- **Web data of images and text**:
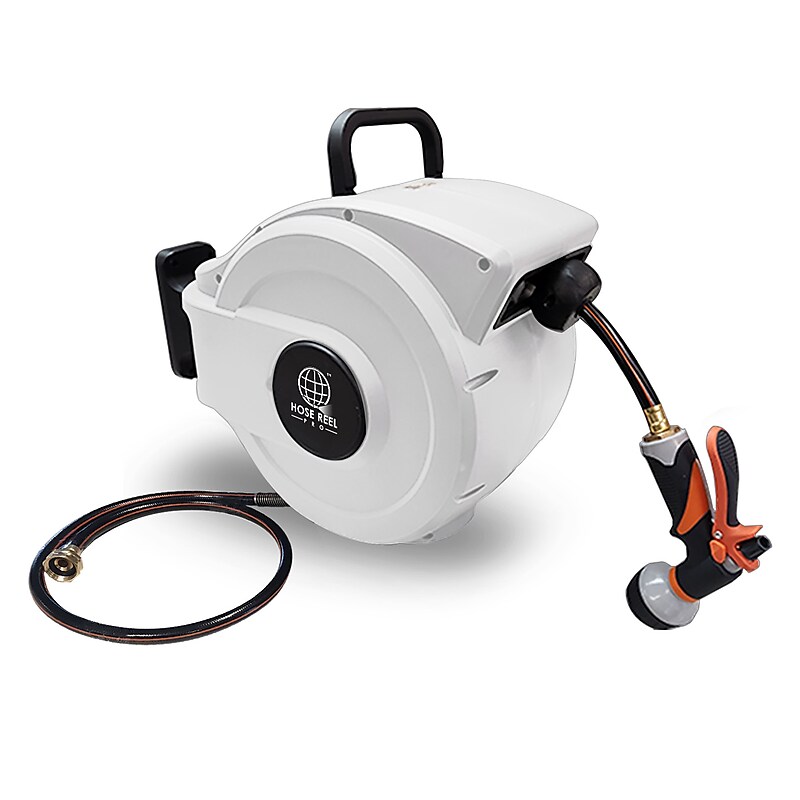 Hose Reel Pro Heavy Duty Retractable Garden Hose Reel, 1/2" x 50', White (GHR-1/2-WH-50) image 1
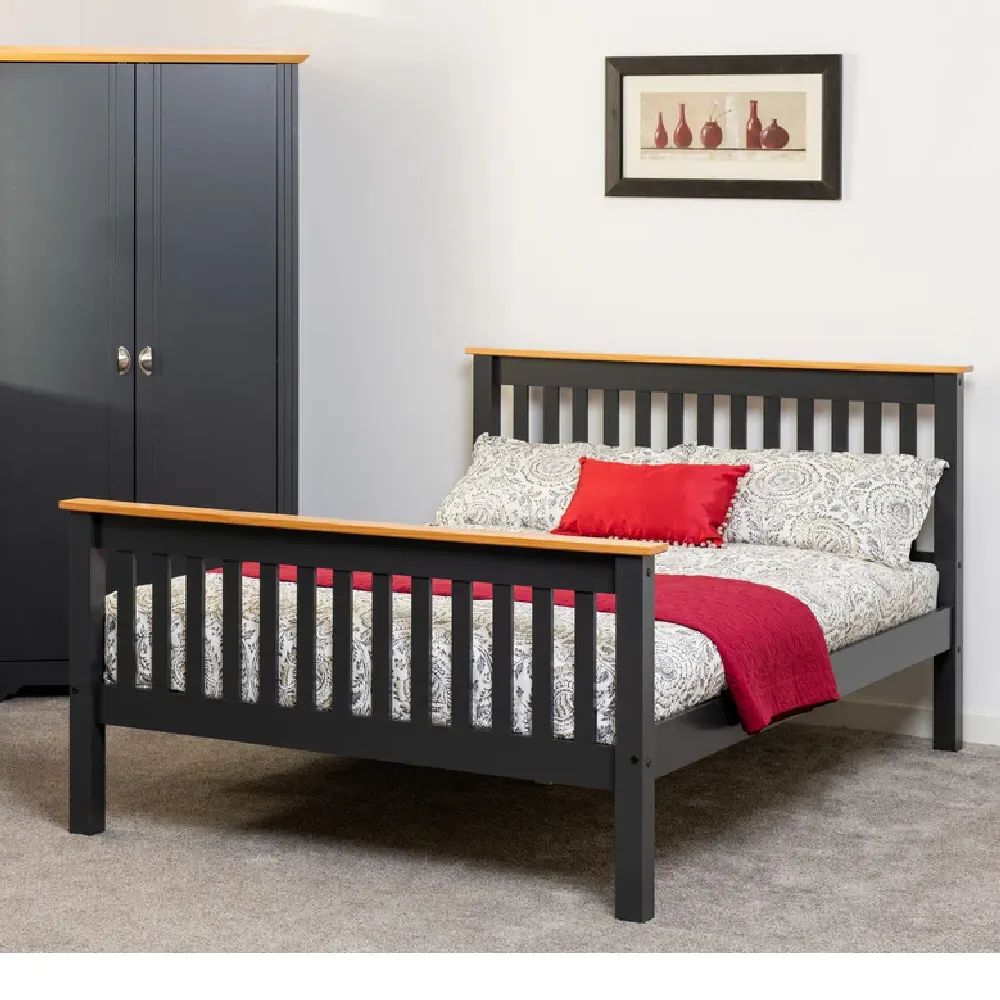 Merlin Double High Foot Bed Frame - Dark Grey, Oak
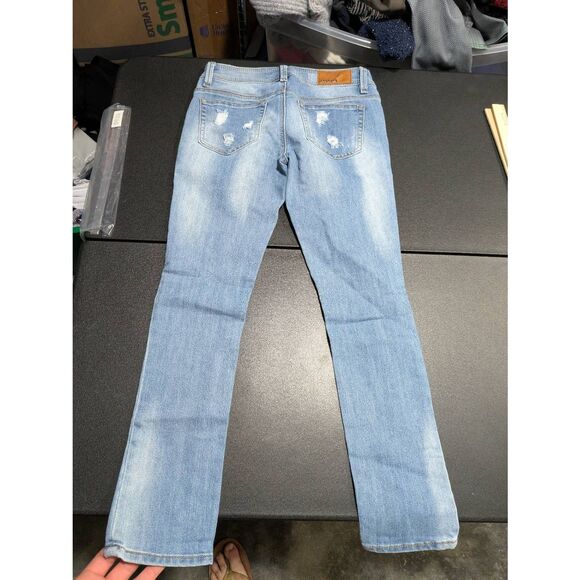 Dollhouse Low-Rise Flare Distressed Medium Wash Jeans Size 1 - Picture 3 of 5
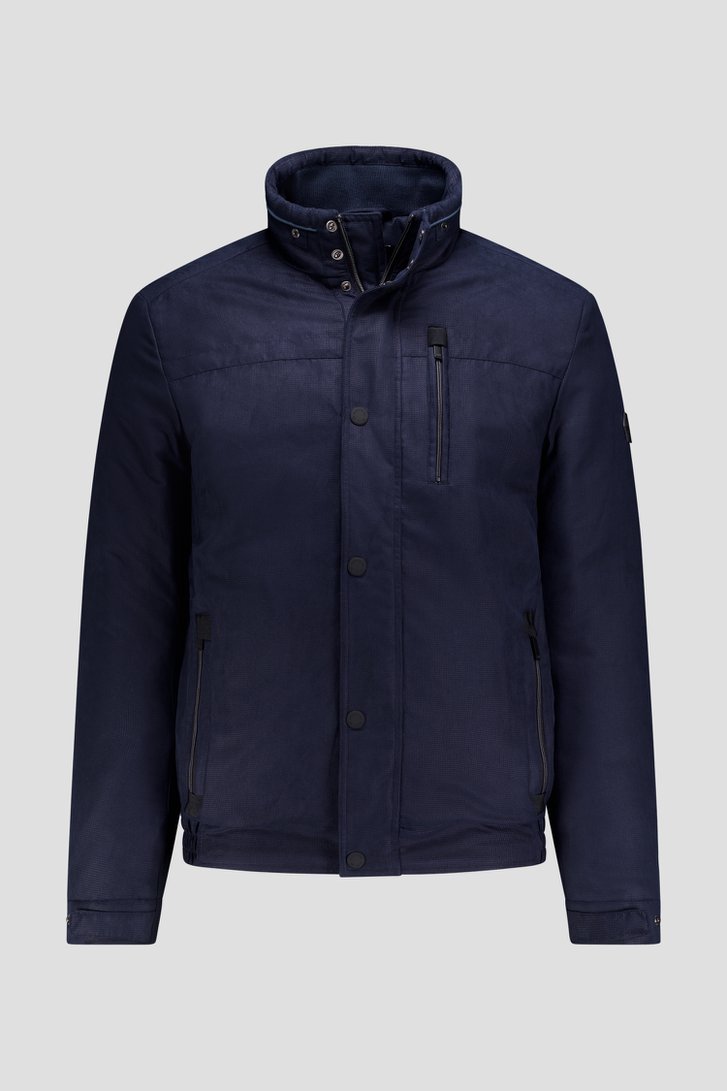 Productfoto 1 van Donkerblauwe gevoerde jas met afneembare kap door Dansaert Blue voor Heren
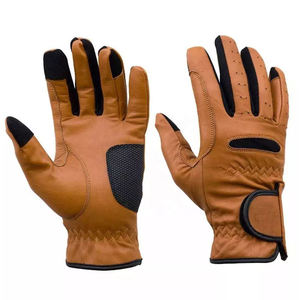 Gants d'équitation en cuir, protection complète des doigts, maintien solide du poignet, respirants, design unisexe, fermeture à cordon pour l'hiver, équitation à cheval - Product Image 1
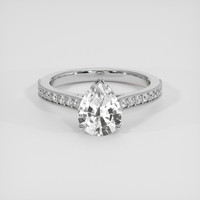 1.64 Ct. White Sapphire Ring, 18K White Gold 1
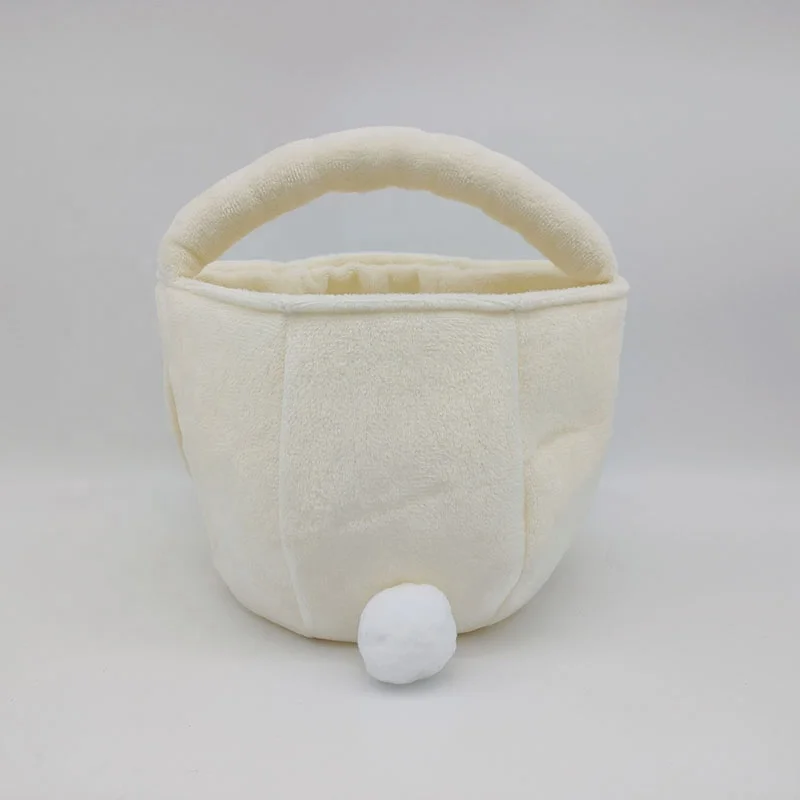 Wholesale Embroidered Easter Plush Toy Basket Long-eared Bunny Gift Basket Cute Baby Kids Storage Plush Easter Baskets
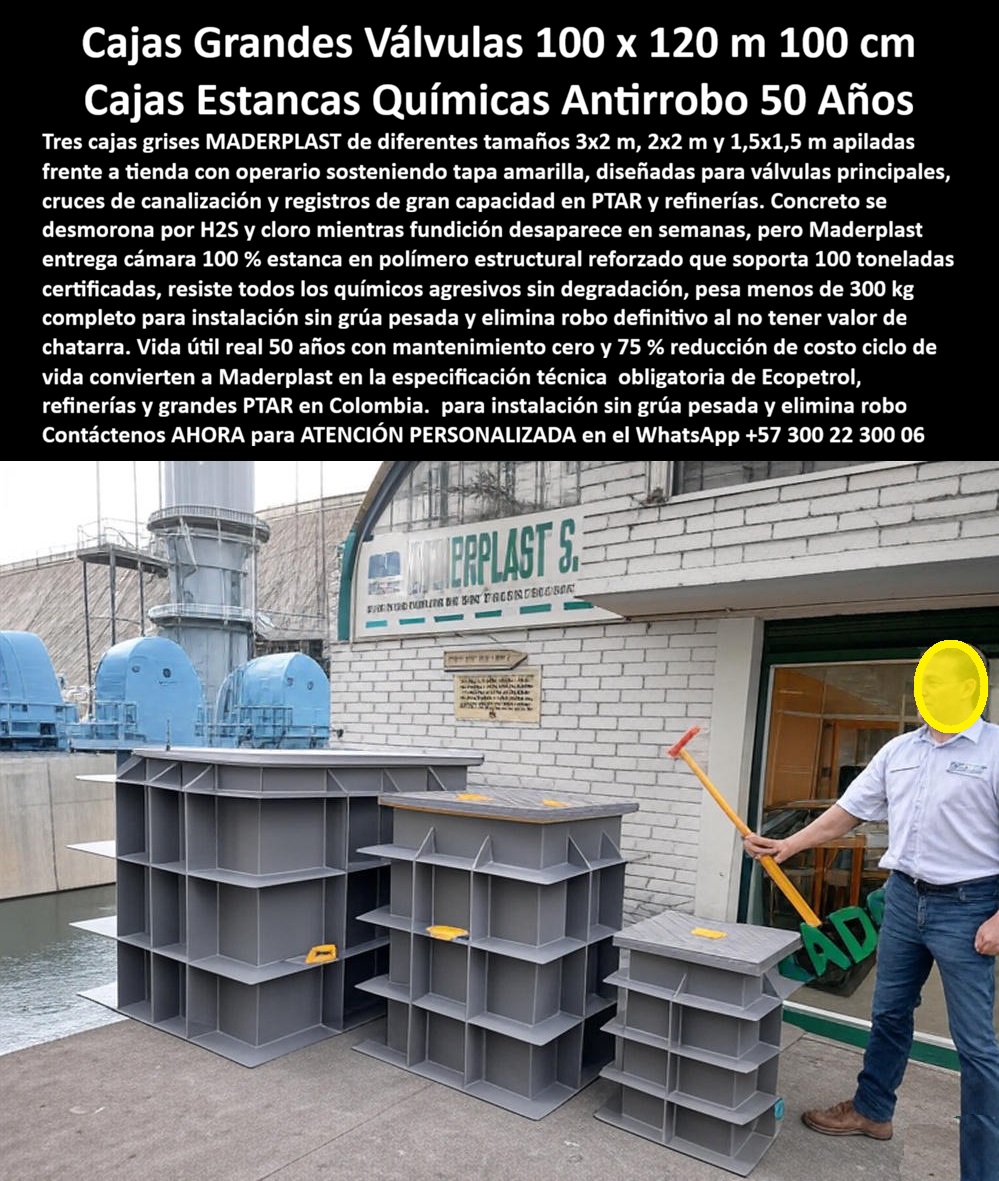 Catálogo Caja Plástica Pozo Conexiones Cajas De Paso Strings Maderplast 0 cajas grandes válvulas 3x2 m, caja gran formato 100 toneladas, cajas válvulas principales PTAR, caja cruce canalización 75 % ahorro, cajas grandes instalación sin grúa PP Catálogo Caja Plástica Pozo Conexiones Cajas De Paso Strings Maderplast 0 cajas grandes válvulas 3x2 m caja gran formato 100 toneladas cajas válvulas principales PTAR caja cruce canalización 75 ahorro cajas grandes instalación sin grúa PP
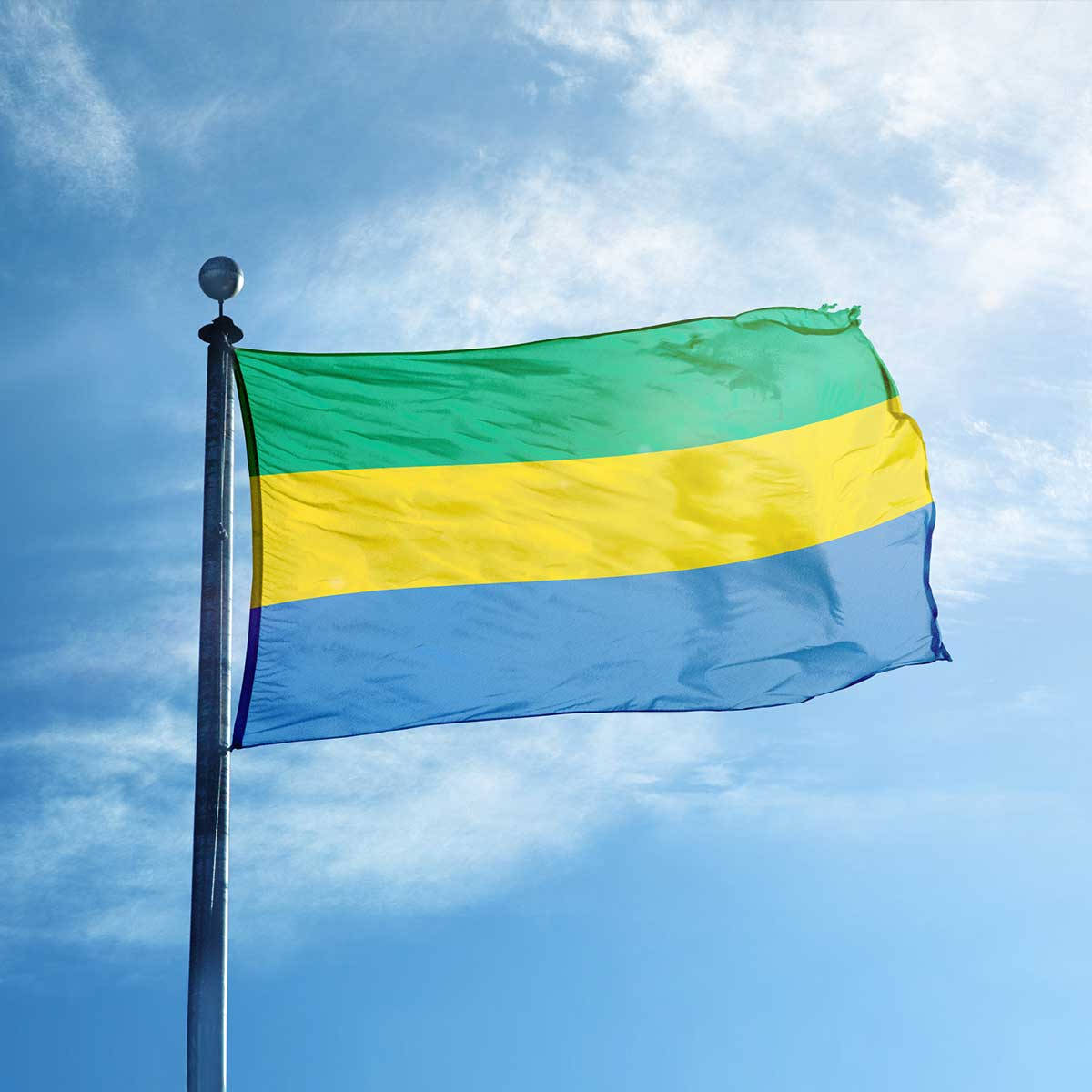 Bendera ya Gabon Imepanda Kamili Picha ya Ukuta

- **EXERCISE DIRECTIONS**: Print all the lines above exactly, with the pictures left out.

- **SOLVED PROBLEM**:
 Hose Reel Pro Heavy Duty Retractable Garden Hose Reel, 1/2" x 50', White (GHR-1/2-WH-50) image 1
 Merlin Double High Foot Bed Frame - Dark Grey, Oak
 Dollhouse Low-Rise Flare Distressed Medium Wash Jeans Size 1 - Picture 3 of 5
 Productfoto 1 van Donkerblauwe gevoerde jas met afneembare kap door Dansaert Blue voor Heren
 Gants d'équitation en cuir, protection complète des doigts, maintien solide du poignet, respirants, design unisexe, fermeture à cordon pour l'hiver, équitation à cheval - Product Image 1
 1.64 Ct. White Sapphire Ring, 18K White Gold 1
 Wholesale Embroidered Easter Plush Toy Basket Long-eared Bunny Gift Basket Cute Baby Kids Storage Plush Easter Baskets
 Catálogo Caja Plástica Pozo Conexiones Cajas De Paso Strings Maderplast 0 cajas grandes válvulas 3x2 m, caja gran formato 100 toneladas, cajas válvulas principales PTAR, caja cruce canalización 75 % ahorro, cajas grandes instalación sin grúa PP Catálogo Caja Plástica Pozo Conexiones Cajas De Paso Strings Maderplast 0 cajas grandes válvulas 3x2 m caja gran formato 100 toneladas cajas válvulas principales PTAR caja cruce canalización 75 ahorro cajas grandes instalación sin grúa PP
 Bendera ya Gabon Imepanda Kamili Picha ya Ukuta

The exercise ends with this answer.